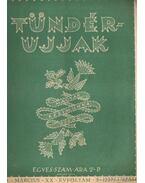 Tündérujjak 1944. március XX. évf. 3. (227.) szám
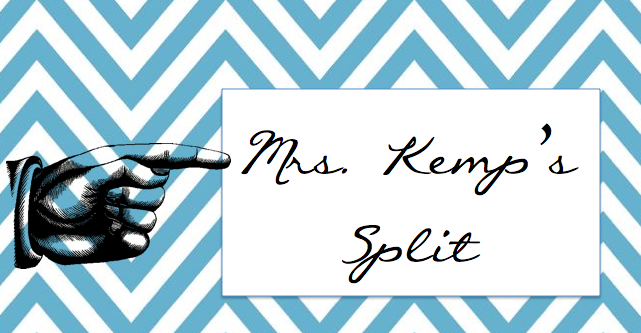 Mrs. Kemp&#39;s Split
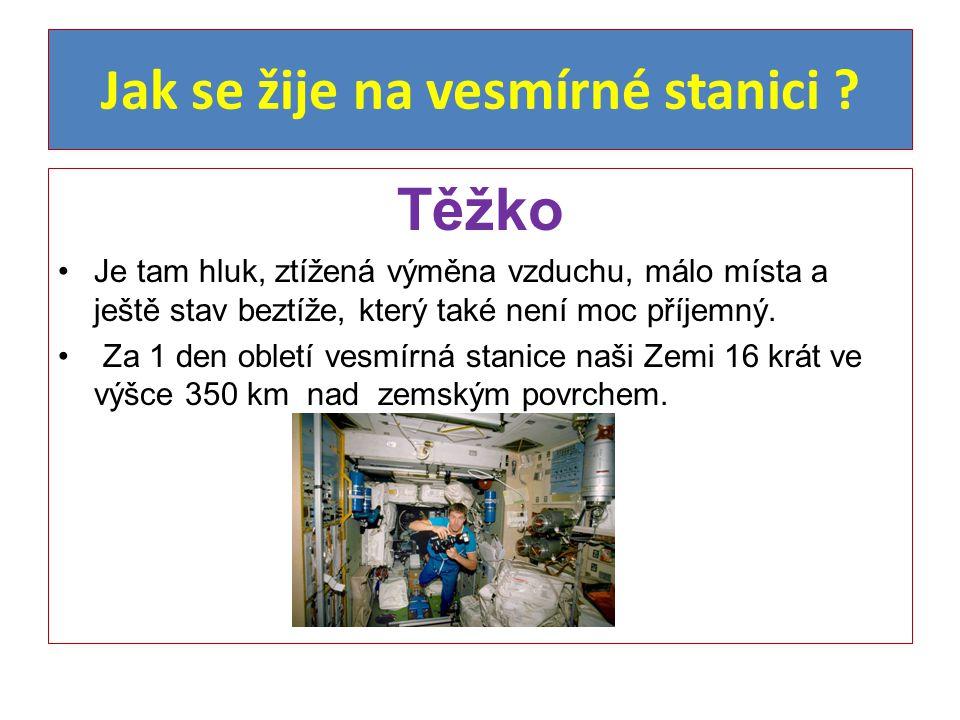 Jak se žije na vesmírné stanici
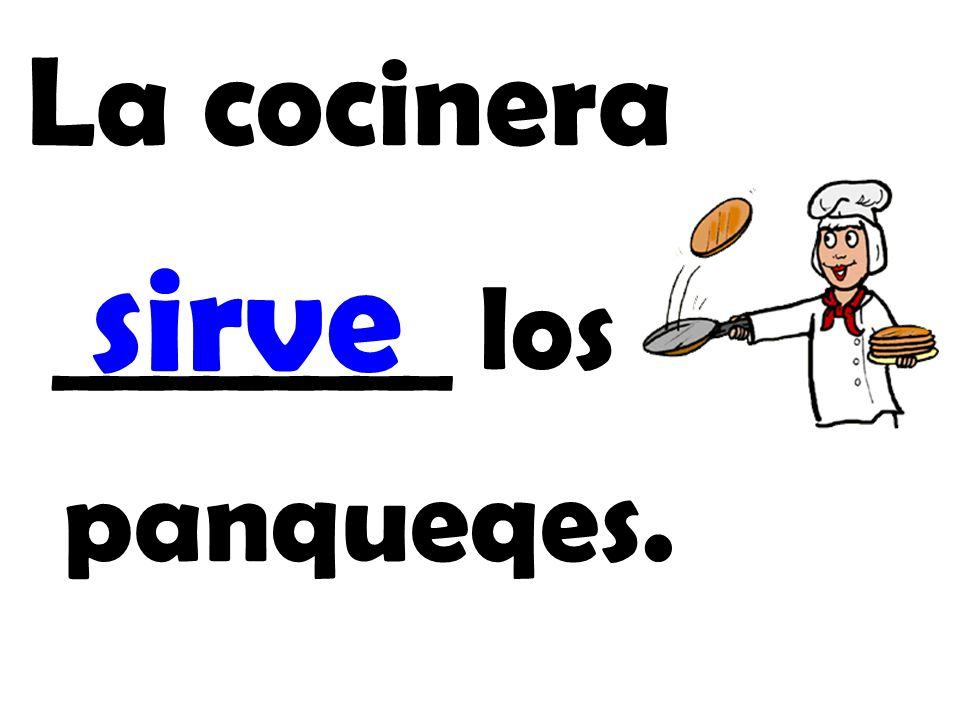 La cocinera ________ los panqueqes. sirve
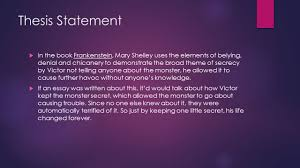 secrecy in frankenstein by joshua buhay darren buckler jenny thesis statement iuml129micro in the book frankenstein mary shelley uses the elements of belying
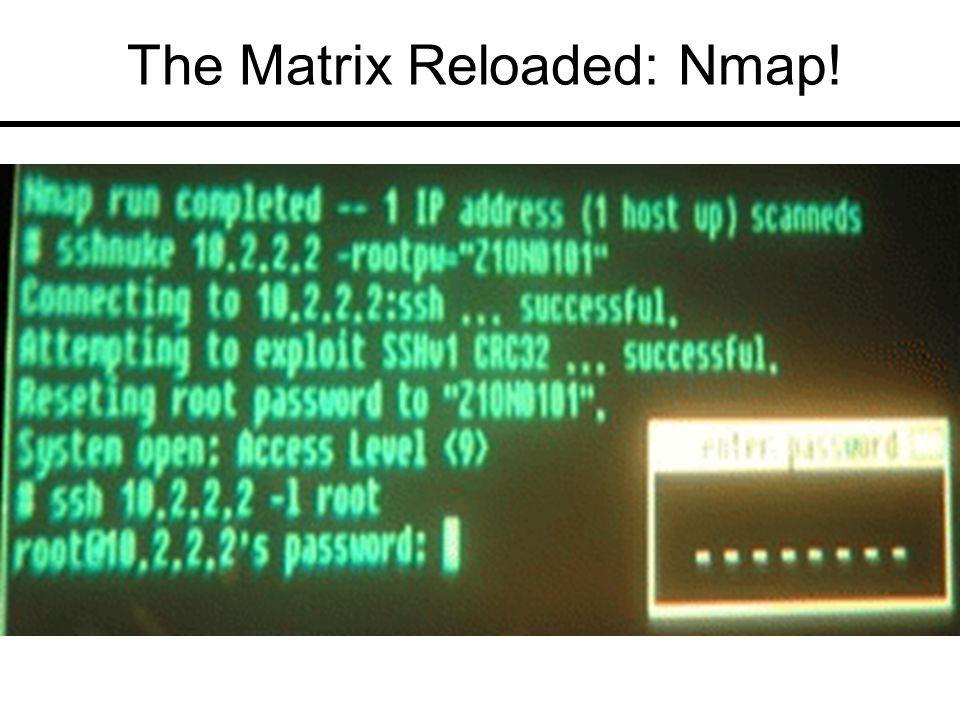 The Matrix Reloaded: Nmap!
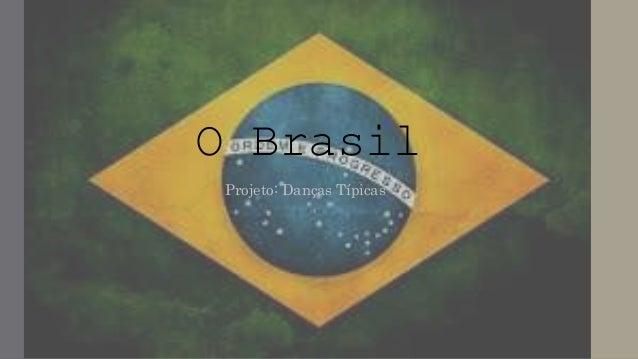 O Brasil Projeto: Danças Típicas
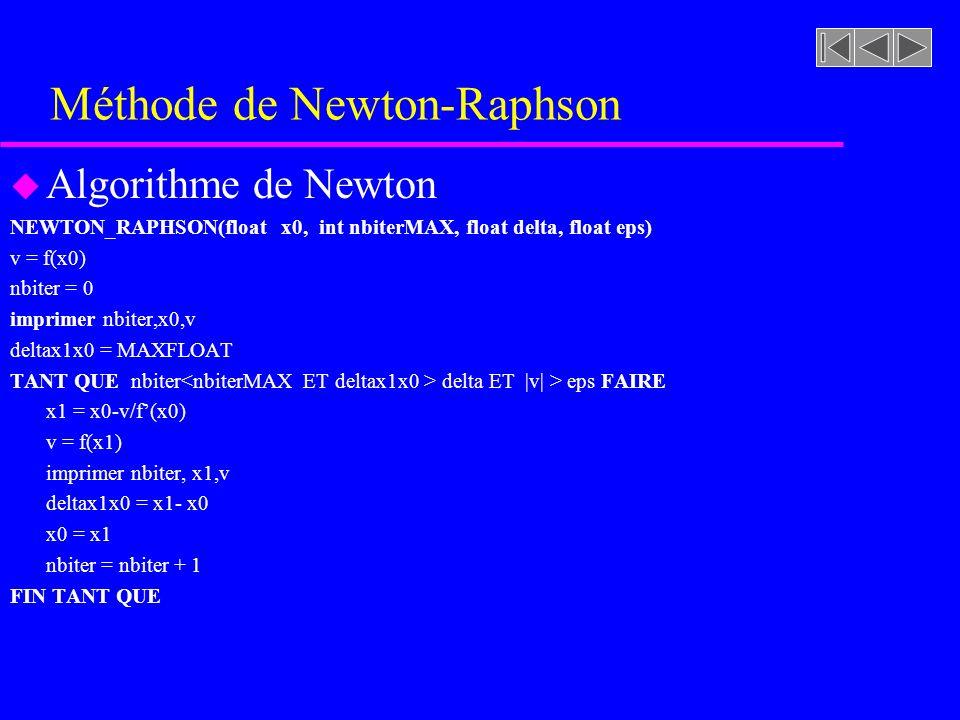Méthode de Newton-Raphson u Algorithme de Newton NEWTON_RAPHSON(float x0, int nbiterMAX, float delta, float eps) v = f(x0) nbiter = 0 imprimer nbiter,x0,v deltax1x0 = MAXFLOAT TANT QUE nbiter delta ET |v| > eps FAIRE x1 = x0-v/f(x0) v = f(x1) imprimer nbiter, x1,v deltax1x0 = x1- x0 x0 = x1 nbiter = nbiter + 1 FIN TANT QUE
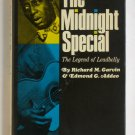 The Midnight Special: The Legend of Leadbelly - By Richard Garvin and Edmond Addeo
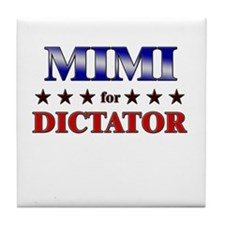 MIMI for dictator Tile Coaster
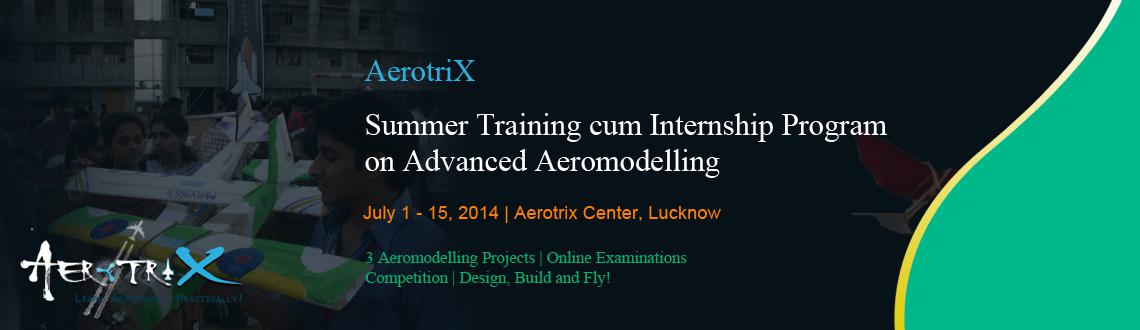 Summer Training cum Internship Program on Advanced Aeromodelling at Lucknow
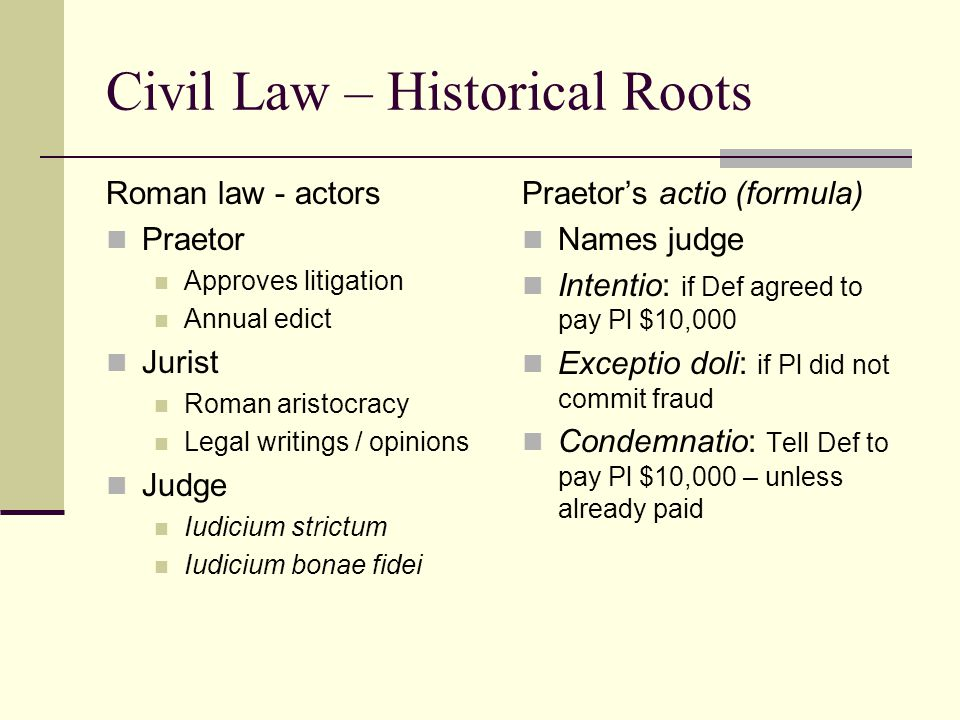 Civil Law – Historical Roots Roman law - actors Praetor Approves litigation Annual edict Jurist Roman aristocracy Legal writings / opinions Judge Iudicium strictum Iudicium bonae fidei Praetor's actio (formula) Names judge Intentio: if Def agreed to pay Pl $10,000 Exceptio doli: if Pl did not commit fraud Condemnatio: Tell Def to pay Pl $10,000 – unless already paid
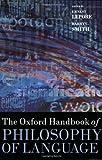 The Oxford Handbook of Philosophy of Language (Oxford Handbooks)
+ + + + + + +
WORK ORDER: An exact copy of every record above is needed, with all pictures left out.

EXERCISE SOLUTION:
 Tündérujjak 1944. március XX. évf. 3. (227.) szám
 Mrs. Kemp&#39;s Split
 Jak se žije na vesmírné stanici
 La cocinera ________ los panqueqes. sirve
 secrecy in frankenstein by joshua buhay darren buckler jenny thesis statement iuml129micro in the book frankenstein mary shelley uses the elements of belying
 The Matrix Reloaded: Nmap!
 O Brasil Projeto: Danças Típicas
Méthode de Newton-Raphson u Algorithme de Newton NEWTON_RAPHSON(float x0, int nbiterMAX, float delta, float eps) v = f(x0) nbiter = 0 imprimer nbiter,x0,v deltax1x0 = MAXFLOAT TANT QUE nbiter delta ET |v| > eps FAIRE x1 = x0-v/f(x0) v = f(x1) imprimer nbiter, x1,v deltax1x0 = x1- x0 x0 = x1 nbiter = nbiter + 1 FIN TANT QUE
 The Midnight Special: The Legend of Leadbelly - By Richard Garvin and Edmond Addeo
 MIMI for dictator Tile Coaster
 Summer Training cum Internship Program on Advanced Aeromodelling at Lucknow
 Civil Law – Historical Roots Roman law - actors Praetor Approves litigation Annual edict Jurist Roman aristocracy Legal writings / opinions Judge Iudicium strictum Iudicium bonae fidei Praetor's actio (formula) Names judge Intentio: if Def agreed to pay Pl $10,000 Exceptio doli: if Pl did not commit fraud Condemnatio: Tell Def to pay Pl $10,000 – unless already paid
 The Oxford Handbook of Philosophy of Language (Oxford Handbooks)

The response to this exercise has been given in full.